We reached Lockport at about four o'clock. There had been rain in the course of the morning, but the evening was clear, though very cold. The appearance of Lockport is very singular: a collection of new white houses, that look as though they were but this instant finished, standing in a half-cleared wilderness. All round the town, if such it may be called, stretch the remains of the once pathless woods, half cleared, half savage-looking yet; and, as far as the eye can reach, the country presents a series of dreary slopes, covered with prostrate trees, heaps of hewn timber, smoking stumps, and blackened trunks—a sort of forest stubble-land—a very desolate-looking thing indeed. The house where we stopped appeared to be hardly finished. We ordered dinner, and I forthwith began kindling a fire, which was extremely welcome to us all.

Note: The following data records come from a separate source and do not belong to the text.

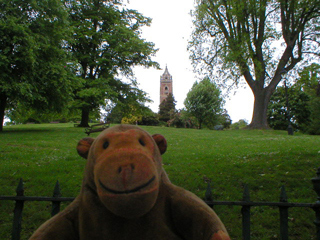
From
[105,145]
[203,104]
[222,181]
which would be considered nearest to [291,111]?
[203,104]

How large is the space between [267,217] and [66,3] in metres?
24.9

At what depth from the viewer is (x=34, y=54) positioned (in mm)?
15367

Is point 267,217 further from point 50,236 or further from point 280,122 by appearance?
point 280,122

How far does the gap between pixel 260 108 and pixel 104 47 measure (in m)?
16.7

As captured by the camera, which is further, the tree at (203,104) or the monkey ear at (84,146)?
the tree at (203,104)

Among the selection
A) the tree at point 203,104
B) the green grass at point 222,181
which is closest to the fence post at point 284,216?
the green grass at point 222,181

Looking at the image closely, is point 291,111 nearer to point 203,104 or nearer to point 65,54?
point 203,104

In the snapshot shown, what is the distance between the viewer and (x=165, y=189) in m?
1.81

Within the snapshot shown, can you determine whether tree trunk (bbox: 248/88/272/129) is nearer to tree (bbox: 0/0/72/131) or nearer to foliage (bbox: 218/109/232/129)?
tree (bbox: 0/0/72/131)

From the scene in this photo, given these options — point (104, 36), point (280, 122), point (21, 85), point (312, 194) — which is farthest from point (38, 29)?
point (280, 122)

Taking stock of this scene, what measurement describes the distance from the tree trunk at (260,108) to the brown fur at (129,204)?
24.1m

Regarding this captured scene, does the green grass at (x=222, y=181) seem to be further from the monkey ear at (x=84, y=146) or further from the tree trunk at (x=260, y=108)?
the tree trunk at (x=260, y=108)

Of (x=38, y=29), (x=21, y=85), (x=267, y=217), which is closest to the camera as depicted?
(x=267, y=217)

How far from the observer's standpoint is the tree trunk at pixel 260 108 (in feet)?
78.7
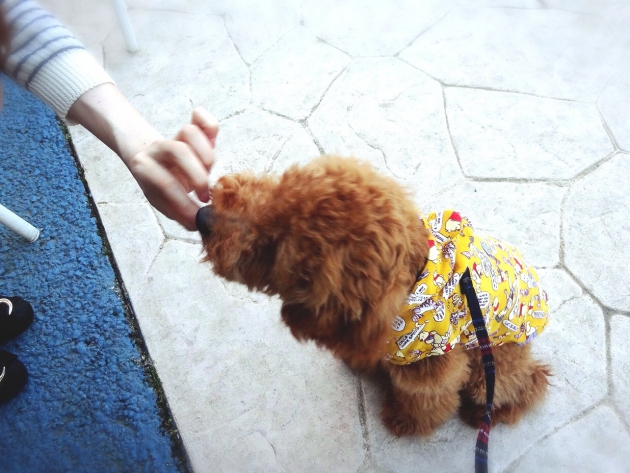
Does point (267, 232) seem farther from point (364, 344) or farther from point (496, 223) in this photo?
point (496, 223)

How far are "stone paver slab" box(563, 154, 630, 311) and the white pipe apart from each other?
242 centimetres

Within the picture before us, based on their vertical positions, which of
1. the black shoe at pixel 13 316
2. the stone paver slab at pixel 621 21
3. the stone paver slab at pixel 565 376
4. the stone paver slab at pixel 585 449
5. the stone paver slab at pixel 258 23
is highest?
the stone paver slab at pixel 258 23

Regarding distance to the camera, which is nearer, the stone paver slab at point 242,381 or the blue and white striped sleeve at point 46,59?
the blue and white striped sleeve at point 46,59

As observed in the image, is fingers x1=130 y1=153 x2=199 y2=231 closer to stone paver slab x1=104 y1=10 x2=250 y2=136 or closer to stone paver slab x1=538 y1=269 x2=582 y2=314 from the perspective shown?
stone paver slab x1=104 y1=10 x2=250 y2=136

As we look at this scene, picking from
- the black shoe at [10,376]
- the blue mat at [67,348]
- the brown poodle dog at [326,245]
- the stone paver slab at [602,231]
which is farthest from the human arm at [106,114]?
the stone paver slab at [602,231]

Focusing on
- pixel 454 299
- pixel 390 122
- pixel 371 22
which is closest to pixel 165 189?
pixel 454 299

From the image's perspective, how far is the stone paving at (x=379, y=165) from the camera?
1.63 m

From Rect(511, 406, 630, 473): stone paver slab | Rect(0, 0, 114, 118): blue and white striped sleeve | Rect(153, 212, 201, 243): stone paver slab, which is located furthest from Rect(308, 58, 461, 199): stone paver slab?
Rect(0, 0, 114, 118): blue and white striped sleeve

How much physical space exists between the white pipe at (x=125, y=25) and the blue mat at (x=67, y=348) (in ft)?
2.56

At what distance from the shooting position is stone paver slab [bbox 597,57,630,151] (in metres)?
2.25

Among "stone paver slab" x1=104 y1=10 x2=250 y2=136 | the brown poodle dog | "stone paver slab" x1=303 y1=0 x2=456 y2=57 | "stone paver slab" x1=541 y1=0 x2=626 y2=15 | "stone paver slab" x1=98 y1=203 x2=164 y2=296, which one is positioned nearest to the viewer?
the brown poodle dog

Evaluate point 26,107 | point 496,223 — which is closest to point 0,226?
point 26,107

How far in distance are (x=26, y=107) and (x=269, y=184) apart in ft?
6.38

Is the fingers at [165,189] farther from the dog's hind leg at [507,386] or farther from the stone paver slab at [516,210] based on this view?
the stone paver slab at [516,210]
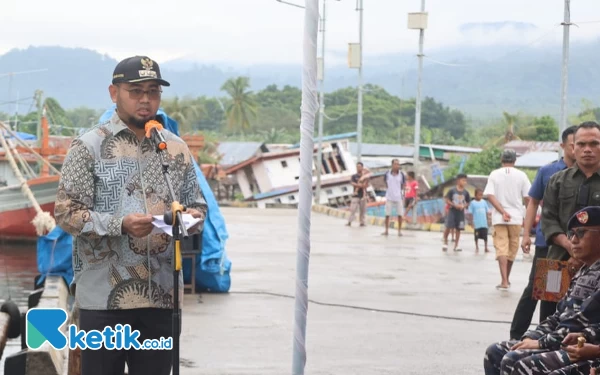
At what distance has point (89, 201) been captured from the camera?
523cm

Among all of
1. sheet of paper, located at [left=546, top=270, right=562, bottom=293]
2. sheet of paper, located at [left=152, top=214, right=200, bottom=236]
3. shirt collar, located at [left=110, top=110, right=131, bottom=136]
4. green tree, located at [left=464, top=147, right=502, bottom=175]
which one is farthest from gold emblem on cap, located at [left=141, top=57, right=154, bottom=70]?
green tree, located at [left=464, top=147, right=502, bottom=175]

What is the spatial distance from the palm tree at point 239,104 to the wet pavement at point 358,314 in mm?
107240

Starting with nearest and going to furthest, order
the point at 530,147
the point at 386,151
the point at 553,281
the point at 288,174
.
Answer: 1. the point at 553,281
2. the point at 288,174
3. the point at 530,147
4. the point at 386,151

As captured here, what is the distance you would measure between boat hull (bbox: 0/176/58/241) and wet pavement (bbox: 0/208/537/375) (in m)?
6.46

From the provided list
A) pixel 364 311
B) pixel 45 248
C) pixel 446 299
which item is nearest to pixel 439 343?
pixel 364 311

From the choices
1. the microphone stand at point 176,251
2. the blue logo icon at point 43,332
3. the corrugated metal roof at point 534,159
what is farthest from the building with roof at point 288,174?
the microphone stand at point 176,251

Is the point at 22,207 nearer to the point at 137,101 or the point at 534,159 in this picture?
the point at 137,101

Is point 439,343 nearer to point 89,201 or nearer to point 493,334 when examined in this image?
point 493,334

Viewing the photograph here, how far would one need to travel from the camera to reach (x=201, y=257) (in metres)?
13.9

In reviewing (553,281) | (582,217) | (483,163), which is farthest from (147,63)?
(483,163)

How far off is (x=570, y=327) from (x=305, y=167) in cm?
204

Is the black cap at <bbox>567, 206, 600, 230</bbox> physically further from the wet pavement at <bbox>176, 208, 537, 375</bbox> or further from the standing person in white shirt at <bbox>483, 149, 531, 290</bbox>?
the standing person in white shirt at <bbox>483, 149, 531, 290</bbox>

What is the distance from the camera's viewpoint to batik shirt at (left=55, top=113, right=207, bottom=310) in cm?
520

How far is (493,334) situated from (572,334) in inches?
217
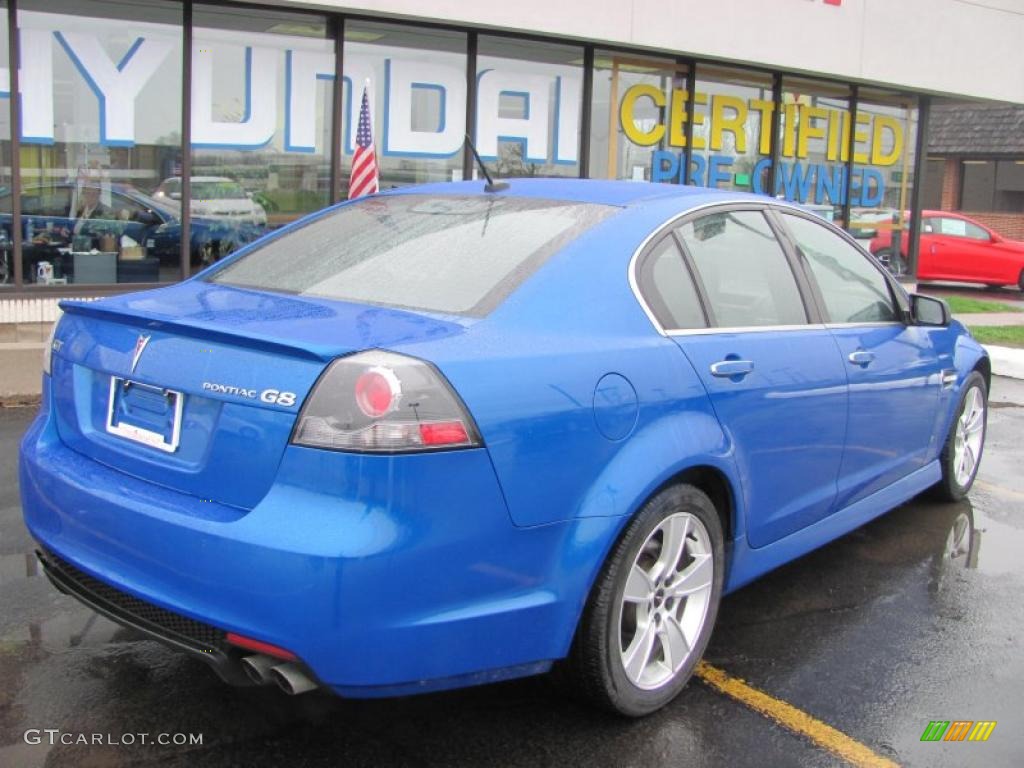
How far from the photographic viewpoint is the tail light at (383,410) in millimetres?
2635

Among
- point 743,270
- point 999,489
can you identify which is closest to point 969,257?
point 999,489

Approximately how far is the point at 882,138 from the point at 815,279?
42.3 feet

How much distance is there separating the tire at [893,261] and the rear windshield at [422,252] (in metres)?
14.0

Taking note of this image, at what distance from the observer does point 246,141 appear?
1088 centimetres

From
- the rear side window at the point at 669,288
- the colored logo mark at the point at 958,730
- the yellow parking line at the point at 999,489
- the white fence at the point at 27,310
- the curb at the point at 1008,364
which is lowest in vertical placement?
the colored logo mark at the point at 958,730

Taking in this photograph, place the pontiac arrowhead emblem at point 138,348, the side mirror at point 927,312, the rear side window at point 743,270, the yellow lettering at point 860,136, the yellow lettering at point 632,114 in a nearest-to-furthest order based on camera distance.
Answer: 1. the pontiac arrowhead emblem at point 138,348
2. the rear side window at point 743,270
3. the side mirror at point 927,312
4. the yellow lettering at point 632,114
5. the yellow lettering at point 860,136

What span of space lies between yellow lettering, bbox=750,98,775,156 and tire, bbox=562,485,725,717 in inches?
475

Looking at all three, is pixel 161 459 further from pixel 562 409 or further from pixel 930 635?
pixel 930 635

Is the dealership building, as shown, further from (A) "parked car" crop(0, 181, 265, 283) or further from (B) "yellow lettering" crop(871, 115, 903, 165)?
(B) "yellow lettering" crop(871, 115, 903, 165)

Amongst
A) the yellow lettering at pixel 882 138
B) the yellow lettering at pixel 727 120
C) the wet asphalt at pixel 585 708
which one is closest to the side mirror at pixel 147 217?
the wet asphalt at pixel 585 708

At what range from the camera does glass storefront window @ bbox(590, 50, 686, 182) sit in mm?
13164

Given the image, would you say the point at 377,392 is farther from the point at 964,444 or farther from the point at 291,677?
the point at 964,444

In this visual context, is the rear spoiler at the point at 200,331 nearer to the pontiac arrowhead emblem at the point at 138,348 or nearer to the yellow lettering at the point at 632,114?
the pontiac arrowhead emblem at the point at 138,348

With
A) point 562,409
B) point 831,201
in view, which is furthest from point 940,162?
point 562,409
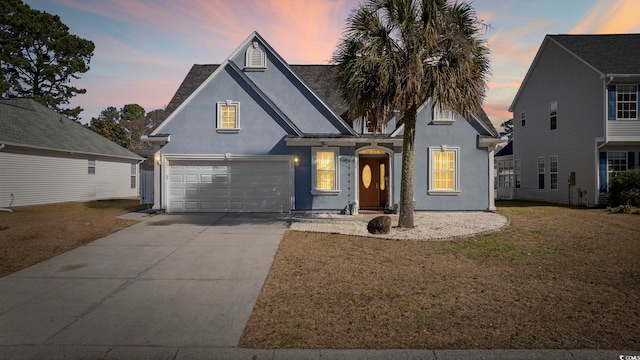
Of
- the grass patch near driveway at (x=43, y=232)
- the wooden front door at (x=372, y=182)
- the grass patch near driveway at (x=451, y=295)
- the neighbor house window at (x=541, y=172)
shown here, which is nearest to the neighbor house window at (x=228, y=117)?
the grass patch near driveway at (x=43, y=232)

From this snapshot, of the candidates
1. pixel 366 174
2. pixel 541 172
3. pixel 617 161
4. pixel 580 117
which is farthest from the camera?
pixel 541 172

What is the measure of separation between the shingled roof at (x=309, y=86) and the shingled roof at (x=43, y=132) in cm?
794

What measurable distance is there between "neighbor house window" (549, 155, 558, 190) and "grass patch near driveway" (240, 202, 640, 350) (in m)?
12.5

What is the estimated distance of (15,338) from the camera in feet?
13.5

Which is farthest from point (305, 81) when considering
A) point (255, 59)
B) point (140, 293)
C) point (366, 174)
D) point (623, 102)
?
point (623, 102)

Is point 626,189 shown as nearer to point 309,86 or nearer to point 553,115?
point 553,115

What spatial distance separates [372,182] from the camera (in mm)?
15703

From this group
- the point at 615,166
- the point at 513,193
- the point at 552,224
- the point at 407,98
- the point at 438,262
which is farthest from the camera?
the point at 513,193

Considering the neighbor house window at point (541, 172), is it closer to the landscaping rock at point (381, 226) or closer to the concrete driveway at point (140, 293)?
the landscaping rock at point (381, 226)

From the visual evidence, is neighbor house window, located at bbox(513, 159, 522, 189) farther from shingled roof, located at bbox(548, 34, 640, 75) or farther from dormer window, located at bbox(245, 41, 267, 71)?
dormer window, located at bbox(245, 41, 267, 71)

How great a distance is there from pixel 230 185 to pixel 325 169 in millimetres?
4274

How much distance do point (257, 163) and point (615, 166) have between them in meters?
18.7

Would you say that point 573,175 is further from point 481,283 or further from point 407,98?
point 481,283

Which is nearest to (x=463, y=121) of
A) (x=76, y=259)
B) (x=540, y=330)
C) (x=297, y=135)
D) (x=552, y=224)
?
(x=552, y=224)
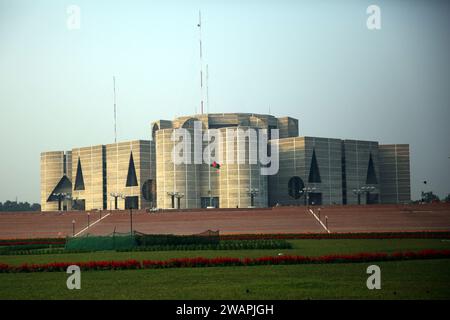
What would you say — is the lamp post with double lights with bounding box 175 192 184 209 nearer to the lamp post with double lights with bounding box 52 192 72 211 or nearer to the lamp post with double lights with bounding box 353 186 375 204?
the lamp post with double lights with bounding box 52 192 72 211

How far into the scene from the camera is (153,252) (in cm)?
4038

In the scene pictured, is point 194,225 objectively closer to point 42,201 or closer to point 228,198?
point 228,198

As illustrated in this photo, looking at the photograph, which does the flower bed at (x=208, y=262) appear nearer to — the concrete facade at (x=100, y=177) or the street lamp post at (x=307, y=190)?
the street lamp post at (x=307, y=190)

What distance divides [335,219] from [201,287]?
5114 cm

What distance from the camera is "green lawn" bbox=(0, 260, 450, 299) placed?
1945 cm

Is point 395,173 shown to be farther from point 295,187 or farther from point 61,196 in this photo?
point 61,196

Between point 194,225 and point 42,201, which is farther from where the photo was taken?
point 42,201

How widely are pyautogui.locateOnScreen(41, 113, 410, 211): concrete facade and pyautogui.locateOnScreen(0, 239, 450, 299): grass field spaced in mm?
84419

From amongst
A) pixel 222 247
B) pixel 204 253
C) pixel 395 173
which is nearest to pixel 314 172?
pixel 395 173

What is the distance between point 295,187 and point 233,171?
13.9 m

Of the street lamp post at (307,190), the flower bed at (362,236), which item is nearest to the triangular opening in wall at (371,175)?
the street lamp post at (307,190)
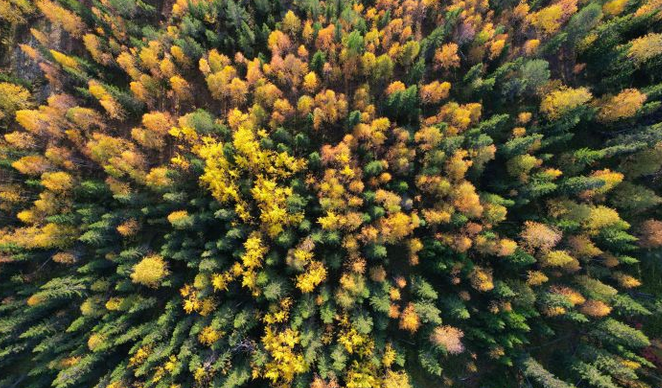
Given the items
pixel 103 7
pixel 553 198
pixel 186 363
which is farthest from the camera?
pixel 103 7

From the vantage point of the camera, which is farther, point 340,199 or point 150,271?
point 150,271

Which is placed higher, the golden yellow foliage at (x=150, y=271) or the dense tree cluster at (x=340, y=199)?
the dense tree cluster at (x=340, y=199)

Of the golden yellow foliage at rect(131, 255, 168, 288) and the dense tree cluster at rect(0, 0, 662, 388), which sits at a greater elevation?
the dense tree cluster at rect(0, 0, 662, 388)

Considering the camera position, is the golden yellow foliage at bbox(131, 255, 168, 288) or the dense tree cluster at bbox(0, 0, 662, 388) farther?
the dense tree cluster at bbox(0, 0, 662, 388)

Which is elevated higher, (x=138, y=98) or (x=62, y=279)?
(x=138, y=98)

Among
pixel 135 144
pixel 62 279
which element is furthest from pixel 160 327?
pixel 135 144

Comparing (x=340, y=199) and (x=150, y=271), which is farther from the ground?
(x=340, y=199)

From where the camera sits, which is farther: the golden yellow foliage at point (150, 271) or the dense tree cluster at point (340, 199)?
Result: the dense tree cluster at point (340, 199)

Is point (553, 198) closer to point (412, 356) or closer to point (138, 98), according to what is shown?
point (412, 356)
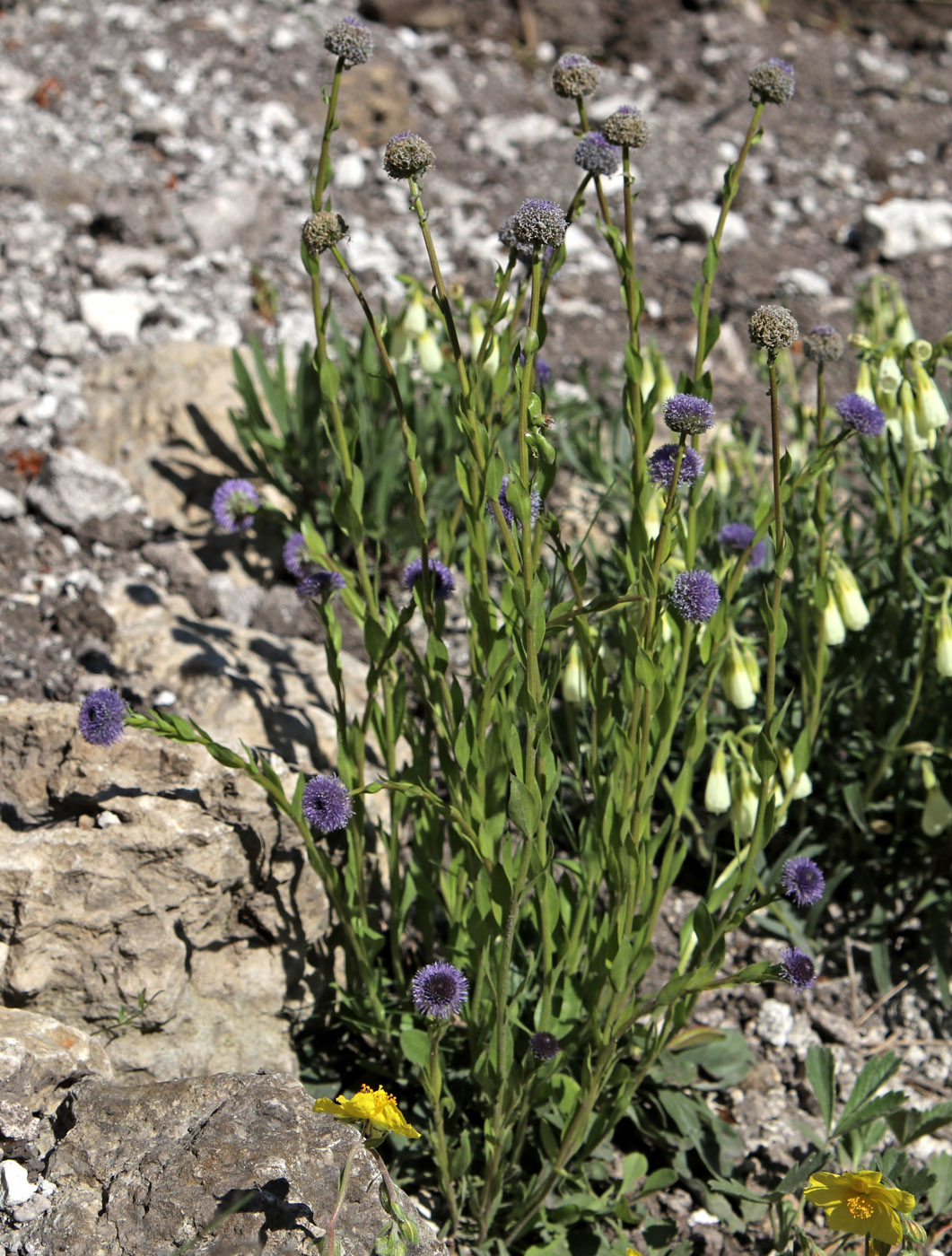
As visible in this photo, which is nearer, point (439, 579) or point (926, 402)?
point (439, 579)

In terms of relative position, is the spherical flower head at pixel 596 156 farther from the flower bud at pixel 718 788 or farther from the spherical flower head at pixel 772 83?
the flower bud at pixel 718 788

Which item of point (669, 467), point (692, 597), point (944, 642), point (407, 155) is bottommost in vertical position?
point (944, 642)

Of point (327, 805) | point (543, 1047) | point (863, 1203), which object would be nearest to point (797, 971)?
point (863, 1203)

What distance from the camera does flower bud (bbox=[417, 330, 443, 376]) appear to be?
279 cm

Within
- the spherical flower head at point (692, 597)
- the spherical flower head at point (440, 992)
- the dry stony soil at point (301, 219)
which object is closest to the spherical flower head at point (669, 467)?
the spherical flower head at point (692, 597)

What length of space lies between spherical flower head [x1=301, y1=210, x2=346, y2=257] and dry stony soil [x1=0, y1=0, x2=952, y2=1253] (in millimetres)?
1184

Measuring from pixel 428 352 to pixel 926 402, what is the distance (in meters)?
1.19

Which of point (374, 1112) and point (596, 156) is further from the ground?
point (596, 156)

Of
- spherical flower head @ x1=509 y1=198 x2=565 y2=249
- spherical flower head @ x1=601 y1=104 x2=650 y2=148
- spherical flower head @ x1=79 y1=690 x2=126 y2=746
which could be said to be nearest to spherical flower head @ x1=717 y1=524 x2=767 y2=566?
spherical flower head @ x1=601 y1=104 x2=650 y2=148

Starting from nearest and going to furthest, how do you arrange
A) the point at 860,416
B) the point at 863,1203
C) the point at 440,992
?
the point at 863,1203
the point at 440,992
the point at 860,416

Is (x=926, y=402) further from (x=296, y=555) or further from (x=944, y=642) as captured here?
(x=296, y=555)

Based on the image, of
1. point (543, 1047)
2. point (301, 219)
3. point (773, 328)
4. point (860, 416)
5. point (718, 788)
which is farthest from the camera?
point (301, 219)

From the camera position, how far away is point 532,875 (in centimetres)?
170

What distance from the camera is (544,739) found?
5.65ft
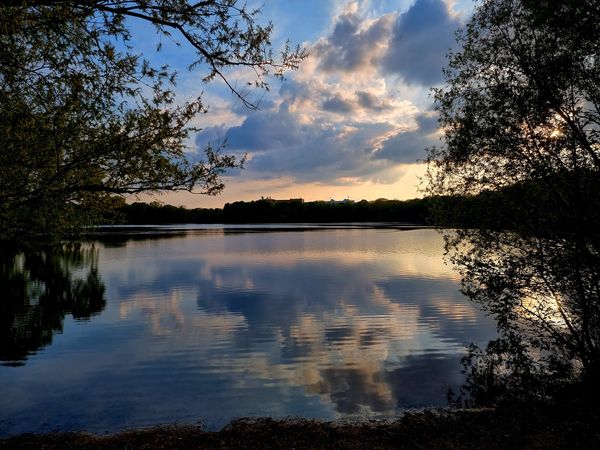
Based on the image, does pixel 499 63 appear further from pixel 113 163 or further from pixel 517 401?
pixel 113 163

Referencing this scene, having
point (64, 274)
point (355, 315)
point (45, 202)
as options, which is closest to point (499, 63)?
point (45, 202)

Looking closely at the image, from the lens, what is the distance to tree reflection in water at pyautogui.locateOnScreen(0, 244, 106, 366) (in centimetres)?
2344

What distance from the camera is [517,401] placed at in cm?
1326

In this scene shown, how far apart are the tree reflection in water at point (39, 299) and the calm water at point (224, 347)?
155 millimetres

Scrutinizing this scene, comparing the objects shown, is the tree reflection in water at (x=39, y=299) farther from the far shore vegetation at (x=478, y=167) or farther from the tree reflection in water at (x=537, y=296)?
the tree reflection in water at (x=537, y=296)

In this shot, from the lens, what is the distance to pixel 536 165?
13.3 m

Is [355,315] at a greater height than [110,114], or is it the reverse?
[110,114]

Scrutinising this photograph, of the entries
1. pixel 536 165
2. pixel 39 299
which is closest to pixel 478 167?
pixel 536 165

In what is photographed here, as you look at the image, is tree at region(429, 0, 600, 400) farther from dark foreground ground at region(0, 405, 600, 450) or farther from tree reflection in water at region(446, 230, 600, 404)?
dark foreground ground at region(0, 405, 600, 450)

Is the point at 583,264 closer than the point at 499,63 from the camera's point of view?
Yes

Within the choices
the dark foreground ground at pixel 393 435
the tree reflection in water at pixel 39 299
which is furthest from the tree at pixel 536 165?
Answer: the tree reflection in water at pixel 39 299

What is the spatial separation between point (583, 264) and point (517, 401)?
14.9 feet

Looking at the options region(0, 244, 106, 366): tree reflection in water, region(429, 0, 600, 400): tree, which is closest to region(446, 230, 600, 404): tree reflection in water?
region(429, 0, 600, 400): tree

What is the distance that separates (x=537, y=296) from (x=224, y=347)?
553 inches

I was very much bruised with our morning's overturn, and went and lay down in my bed-room, where I presently slept profoundly.

Wednesday, 17th.

At nine o'clock, we started from Lockport: before doing so, however, we went down to the canal side to look at the works, which are here very curious and interesting. —— ran into a bookseller's shop, and got ——'s book for me, which he was going to pounce upon without knowing what it was; and ——, for some reasons best known to himself, snatched it away from him, saying it was a book which he was sure he would not like. The road between Lockport and Lewistown is very pretty; and we got out and walked whenever the horses were changed. At one place where we stopped, I saw a meek-eyed, yellowish-white cart-horse, standing with a man's saddle on his back. The opportunity was irresistible, and the desire too—I had not backed a horse for so long. So I got up upon the amazed quadruped, woman's fashion, and took a gallop through the fields, with infinite risk of falling off, and proportionate satisfaction. We reached Lewistown at about noon, and anxious enquiries were instituted as to how our luggage was to be forwarded, when on the other side; for we were exclusive extras; and for creatures so above common fellowship there is no accommodation in this levelling land. A ferry and a ferry-boat, however, it appeared, there were, and thither we made our way. While we were waiting for the boat, I climbed out on the branches of a huge oak, which grew over the banks of the river, which here rise nearly a hundred feet high. Thus comfortably perched, like a bird, 'twixt heaven and earth, I copied off some verses which I had scrawled just before leaving Lockport. The ferry-boat being at length procured, we got into it. The day was sultry; the heat intolerable.